Raw records
++++++++++
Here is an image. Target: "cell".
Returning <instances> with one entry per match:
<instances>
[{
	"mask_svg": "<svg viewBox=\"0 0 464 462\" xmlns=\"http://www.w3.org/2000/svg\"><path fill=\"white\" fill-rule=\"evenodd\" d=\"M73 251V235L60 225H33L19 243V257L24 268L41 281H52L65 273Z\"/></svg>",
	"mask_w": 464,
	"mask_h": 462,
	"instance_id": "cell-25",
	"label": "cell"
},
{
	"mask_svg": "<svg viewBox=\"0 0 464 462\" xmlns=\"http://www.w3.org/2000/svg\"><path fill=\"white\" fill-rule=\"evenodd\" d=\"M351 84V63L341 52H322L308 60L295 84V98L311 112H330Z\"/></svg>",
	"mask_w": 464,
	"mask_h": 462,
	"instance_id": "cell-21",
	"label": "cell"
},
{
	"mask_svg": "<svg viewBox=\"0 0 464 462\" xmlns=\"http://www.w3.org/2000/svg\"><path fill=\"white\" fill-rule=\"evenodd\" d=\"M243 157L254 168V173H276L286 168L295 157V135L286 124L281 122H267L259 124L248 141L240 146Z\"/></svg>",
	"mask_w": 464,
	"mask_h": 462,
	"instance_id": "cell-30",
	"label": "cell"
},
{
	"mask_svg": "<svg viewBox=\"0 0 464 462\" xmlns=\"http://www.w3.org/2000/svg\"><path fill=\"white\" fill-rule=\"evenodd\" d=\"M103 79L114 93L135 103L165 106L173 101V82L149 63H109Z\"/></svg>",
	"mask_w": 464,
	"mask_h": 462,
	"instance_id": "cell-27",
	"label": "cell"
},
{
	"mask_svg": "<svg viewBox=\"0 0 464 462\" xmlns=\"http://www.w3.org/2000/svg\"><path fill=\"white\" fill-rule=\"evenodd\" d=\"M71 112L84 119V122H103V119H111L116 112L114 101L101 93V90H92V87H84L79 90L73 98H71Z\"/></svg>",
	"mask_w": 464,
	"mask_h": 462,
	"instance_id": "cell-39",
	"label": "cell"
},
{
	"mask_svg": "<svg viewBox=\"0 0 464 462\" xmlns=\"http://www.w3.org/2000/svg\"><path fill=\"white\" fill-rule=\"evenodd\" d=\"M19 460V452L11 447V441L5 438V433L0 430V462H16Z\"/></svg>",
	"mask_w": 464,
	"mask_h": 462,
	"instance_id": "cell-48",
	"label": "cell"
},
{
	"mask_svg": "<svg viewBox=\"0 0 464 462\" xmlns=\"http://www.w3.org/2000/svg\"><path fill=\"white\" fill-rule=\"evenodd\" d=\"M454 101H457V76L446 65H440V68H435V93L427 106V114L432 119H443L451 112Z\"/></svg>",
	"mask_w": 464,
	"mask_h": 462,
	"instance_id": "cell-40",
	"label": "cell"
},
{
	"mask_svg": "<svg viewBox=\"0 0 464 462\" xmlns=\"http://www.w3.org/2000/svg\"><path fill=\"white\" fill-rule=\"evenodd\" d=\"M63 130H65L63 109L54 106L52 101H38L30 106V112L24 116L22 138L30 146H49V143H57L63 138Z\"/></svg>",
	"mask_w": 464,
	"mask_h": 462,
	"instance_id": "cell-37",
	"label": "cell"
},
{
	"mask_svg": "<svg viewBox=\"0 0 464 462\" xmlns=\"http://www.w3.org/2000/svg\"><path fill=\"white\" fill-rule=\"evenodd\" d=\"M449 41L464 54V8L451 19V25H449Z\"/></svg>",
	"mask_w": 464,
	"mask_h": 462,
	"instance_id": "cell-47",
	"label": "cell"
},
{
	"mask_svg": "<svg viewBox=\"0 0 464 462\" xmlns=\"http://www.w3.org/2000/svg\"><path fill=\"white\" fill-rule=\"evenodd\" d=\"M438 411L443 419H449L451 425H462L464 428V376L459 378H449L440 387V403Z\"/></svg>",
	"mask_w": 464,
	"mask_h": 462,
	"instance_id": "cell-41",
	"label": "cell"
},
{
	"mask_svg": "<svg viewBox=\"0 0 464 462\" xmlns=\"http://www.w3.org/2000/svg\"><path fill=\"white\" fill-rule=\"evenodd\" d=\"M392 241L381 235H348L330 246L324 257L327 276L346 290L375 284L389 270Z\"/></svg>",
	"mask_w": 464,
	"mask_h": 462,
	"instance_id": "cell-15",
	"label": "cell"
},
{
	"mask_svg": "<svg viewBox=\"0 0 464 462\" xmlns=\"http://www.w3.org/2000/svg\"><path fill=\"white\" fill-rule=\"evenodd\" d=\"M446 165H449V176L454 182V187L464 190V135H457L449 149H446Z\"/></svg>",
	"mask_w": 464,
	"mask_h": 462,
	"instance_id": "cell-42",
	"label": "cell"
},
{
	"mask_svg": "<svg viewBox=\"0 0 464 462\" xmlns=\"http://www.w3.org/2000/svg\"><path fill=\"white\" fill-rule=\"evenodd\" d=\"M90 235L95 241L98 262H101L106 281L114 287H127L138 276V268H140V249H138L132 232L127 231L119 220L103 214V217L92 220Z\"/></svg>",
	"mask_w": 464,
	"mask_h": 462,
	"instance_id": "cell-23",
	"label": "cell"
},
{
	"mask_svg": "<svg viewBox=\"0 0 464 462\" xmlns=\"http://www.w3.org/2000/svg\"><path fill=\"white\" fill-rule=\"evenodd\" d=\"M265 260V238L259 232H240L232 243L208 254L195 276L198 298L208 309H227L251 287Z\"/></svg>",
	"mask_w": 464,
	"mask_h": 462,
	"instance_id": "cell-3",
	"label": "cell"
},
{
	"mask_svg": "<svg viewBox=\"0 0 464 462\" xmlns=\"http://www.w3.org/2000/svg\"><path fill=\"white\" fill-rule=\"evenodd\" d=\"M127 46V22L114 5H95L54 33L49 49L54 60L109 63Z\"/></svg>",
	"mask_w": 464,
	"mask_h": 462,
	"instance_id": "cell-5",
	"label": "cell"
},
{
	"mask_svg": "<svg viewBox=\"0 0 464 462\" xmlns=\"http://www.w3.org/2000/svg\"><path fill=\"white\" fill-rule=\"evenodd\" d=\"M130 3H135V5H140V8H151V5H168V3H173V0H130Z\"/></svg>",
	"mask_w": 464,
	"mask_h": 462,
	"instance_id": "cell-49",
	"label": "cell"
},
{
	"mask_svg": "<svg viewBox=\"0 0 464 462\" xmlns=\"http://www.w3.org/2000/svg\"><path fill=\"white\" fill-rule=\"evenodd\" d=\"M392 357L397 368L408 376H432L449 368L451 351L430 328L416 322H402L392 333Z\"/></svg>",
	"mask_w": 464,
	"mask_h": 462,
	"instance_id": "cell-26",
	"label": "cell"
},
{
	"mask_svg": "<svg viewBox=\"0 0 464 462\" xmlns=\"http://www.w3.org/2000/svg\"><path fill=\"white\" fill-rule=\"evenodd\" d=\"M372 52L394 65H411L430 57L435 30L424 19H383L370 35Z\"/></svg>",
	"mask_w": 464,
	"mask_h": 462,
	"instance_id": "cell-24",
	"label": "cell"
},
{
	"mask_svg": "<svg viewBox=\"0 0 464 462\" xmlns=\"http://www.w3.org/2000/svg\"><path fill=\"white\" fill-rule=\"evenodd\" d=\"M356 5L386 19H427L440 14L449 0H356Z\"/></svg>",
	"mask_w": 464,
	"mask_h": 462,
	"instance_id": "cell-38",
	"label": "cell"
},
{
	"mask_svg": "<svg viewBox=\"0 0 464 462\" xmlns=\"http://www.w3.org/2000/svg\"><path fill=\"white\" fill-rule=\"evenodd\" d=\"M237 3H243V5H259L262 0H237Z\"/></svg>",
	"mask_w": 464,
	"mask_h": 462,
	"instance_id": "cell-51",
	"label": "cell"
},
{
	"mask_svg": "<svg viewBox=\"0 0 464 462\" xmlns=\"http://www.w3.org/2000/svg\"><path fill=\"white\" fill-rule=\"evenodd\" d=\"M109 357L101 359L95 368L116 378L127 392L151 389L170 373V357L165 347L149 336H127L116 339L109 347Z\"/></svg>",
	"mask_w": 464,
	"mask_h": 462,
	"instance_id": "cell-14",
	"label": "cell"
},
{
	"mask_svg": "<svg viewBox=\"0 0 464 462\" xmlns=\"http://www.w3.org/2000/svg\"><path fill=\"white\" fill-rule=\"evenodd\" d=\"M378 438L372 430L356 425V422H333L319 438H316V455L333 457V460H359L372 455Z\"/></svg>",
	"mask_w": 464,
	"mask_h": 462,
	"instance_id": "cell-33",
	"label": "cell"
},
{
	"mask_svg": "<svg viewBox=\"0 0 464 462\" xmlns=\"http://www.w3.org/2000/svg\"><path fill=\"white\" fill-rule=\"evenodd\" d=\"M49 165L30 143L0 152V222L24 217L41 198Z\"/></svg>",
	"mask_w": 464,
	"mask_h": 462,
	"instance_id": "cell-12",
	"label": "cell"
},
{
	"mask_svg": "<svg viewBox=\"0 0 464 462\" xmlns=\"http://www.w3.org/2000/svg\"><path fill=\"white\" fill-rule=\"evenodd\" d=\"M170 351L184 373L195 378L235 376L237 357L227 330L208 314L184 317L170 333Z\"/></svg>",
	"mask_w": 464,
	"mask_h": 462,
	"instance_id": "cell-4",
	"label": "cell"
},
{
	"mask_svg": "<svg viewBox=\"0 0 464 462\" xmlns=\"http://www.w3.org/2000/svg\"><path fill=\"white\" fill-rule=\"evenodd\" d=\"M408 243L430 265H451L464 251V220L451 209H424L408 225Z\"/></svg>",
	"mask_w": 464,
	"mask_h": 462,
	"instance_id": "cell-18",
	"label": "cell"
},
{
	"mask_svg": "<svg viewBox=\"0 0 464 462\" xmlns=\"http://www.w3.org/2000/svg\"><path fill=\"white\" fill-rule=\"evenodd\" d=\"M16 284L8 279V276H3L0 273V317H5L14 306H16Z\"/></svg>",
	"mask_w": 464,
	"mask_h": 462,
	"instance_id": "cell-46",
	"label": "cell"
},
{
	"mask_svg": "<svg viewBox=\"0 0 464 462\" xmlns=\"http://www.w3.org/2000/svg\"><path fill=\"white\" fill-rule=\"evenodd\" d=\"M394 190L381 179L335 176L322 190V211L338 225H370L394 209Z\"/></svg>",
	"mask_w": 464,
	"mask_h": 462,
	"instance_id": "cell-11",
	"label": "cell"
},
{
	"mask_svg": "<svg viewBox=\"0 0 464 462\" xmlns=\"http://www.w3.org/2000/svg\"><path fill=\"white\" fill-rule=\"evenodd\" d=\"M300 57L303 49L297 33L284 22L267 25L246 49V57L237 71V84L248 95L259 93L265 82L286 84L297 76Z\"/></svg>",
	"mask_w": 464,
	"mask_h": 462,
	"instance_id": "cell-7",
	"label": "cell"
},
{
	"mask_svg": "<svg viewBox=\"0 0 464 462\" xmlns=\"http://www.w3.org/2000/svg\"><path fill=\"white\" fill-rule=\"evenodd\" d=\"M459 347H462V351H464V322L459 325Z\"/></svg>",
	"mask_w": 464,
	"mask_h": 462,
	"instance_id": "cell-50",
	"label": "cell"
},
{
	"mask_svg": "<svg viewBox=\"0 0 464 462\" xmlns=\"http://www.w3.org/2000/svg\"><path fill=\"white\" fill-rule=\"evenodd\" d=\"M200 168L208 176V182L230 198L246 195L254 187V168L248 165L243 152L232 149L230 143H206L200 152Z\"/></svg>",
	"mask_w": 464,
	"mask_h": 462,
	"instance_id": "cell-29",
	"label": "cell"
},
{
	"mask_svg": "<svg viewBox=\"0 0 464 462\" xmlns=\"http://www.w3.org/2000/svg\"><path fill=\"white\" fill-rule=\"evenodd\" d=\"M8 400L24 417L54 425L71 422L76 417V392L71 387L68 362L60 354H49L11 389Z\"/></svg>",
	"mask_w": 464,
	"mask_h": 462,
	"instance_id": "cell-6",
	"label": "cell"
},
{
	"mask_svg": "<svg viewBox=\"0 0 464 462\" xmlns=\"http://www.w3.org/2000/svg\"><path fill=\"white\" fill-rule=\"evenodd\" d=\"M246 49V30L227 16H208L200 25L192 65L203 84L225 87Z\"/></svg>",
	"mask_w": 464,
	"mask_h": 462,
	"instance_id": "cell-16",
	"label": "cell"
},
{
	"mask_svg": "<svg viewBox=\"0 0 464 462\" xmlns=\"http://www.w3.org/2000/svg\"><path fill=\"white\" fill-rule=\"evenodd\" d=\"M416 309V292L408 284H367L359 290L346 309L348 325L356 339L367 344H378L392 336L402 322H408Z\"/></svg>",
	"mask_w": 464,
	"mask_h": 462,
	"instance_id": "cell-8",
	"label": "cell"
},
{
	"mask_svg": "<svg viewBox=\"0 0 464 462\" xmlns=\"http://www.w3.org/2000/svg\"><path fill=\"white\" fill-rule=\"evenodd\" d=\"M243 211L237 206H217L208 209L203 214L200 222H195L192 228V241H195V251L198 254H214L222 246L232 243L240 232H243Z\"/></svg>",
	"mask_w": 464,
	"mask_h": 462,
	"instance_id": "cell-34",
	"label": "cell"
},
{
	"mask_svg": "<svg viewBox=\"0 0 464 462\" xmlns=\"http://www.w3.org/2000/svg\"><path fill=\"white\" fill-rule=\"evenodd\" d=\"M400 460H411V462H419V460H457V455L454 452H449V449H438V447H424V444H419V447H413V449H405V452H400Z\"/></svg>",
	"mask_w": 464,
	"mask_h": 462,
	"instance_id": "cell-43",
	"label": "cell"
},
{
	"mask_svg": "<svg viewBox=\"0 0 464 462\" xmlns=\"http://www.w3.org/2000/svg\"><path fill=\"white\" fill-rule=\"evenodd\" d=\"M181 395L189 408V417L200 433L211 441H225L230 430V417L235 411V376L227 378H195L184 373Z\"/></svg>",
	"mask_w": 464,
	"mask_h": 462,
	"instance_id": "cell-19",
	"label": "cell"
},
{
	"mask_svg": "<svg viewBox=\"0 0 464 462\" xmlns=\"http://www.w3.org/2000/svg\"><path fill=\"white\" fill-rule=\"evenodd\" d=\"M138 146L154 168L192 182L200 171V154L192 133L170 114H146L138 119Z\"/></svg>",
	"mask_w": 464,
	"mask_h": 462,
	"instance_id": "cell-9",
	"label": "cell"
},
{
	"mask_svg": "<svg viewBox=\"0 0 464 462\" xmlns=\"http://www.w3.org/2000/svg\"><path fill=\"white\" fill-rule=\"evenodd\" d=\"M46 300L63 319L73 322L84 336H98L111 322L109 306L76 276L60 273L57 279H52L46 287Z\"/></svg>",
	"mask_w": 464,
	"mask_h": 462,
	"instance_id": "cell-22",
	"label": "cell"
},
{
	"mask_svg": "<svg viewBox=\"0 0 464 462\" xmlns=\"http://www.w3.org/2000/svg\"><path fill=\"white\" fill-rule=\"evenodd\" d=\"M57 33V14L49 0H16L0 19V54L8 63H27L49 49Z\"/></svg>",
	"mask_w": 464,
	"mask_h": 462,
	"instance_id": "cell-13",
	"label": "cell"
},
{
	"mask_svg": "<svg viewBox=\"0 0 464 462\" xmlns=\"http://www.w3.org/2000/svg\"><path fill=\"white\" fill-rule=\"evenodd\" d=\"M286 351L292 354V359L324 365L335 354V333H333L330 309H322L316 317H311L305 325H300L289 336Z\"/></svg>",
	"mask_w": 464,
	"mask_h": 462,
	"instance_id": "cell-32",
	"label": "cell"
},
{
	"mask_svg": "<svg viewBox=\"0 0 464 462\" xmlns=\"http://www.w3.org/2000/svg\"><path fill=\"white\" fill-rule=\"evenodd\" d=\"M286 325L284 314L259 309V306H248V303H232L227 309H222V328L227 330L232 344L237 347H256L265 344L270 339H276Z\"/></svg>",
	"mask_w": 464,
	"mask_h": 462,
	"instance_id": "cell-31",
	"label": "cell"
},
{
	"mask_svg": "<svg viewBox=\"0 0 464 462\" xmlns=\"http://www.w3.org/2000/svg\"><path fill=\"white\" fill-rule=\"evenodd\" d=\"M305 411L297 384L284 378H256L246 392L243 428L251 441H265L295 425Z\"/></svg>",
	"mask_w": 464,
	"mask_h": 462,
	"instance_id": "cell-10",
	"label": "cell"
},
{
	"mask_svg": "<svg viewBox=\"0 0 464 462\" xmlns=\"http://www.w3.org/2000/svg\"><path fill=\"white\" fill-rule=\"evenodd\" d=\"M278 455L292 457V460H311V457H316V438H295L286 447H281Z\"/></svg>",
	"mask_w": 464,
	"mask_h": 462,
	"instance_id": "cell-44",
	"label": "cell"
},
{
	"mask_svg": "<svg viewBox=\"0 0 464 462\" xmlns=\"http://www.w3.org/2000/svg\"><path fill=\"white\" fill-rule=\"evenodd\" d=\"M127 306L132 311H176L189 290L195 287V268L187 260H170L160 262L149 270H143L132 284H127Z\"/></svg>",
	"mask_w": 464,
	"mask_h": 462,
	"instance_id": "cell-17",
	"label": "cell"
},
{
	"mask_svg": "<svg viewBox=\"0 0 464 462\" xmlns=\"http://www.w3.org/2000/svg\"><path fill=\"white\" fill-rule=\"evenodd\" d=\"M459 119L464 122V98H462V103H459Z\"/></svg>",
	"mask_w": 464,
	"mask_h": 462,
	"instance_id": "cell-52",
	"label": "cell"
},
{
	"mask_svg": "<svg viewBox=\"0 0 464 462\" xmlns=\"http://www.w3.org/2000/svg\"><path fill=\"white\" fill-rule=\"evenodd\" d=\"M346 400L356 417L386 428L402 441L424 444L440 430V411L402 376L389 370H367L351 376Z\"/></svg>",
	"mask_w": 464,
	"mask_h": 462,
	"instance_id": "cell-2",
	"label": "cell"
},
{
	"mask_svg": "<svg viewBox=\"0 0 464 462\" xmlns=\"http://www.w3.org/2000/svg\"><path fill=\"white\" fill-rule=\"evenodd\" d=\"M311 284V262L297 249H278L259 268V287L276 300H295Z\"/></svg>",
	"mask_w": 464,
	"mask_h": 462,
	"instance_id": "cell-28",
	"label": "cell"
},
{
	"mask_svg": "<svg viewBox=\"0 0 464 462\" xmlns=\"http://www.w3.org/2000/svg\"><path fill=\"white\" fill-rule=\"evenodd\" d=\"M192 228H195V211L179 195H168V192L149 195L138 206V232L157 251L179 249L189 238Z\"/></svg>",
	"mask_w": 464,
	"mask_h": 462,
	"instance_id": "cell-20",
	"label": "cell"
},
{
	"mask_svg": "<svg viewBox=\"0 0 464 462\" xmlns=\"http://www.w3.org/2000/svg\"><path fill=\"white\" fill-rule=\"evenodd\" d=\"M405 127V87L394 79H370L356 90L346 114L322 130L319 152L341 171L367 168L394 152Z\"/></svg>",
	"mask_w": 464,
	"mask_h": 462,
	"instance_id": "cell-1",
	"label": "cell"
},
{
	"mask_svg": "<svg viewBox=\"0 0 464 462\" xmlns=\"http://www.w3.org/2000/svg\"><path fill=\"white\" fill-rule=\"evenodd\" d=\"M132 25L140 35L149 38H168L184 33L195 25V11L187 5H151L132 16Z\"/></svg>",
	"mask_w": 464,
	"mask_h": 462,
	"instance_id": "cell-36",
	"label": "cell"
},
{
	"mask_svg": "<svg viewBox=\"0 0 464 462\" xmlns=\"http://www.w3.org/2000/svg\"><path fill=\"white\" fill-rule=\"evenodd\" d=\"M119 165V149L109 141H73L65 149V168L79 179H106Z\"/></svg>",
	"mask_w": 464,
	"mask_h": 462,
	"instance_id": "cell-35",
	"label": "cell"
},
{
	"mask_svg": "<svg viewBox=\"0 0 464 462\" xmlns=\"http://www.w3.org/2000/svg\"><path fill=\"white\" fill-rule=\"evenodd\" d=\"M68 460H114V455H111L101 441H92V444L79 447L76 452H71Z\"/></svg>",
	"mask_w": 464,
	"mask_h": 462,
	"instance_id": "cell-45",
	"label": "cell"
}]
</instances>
++++++++++
YOUR INSTRUCTIONS => In the stretch of the listing from its start through the line that contains "112L84 119V122H103V119H111L116 112L114", rename "mask_svg" to "outline_svg". Write out only those lines, with everything else left unchanged.

EXERCISE ANSWER =>
Here is an image. Target: "cell".
Returning <instances> with one entry per match:
<instances>
[{
	"outline_svg": "<svg viewBox=\"0 0 464 462\" xmlns=\"http://www.w3.org/2000/svg\"><path fill=\"white\" fill-rule=\"evenodd\" d=\"M73 251V235L60 225H33L19 243V257L24 268L41 281H52L65 273Z\"/></svg>",
	"mask_w": 464,
	"mask_h": 462,
	"instance_id": "cell-25",
	"label": "cell"
},
{
	"outline_svg": "<svg viewBox=\"0 0 464 462\" xmlns=\"http://www.w3.org/2000/svg\"><path fill=\"white\" fill-rule=\"evenodd\" d=\"M351 84V63L341 52H322L308 60L295 84V98L311 112H330Z\"/></svg>",
	"mask_w": 464,
	"mask_h": 462,
	"instance_id": "cell-21",
	"label": "cell"
},
{
	"outline_svg": "<svg viewBox=\"0 0 464 462\" xmlns=\"http://www.w3.org/2000/svg\"><path fill=\"white\" fill-rule=\"evenodd\" d=\"M243 157L254 168V173H276L286 168L295 157V135L286 124L281 122H267L259 124L248 141L240 146Z\"/></svg>",
	"mask_w": 464,
	"mask_h": 462,
	"instance_id": "cell-30",
	"label": "cell"
},
{
	"outline_svg": "<svg viewBox=\"0 0 464 462\" xmlns=\"http://www.w3.org/2000/svg\"><path fill=\"white\" fill-rule=\"evenodd\" d=\"M103 79L114 93L135 103L165 106L173 101V82L149 63H109Z\"/></svg>",
	"mask_w": 464,
	"mask_h": 462,
	"instance_id": "cell-27",
	"label": "cell"
},
{
	"outline_svg": "<svg viewBox=\"0 0 464 462\" xmlns=\"http://www.w3.org/2000/svg\"><path fill=\"white\" fill-rule=\"evenodd\" d=\"M71 112L84 119V122H103V119H111L116 112L114 101L101 93V90H92V87H84L79 90L73 98H71Z\"/></svg>",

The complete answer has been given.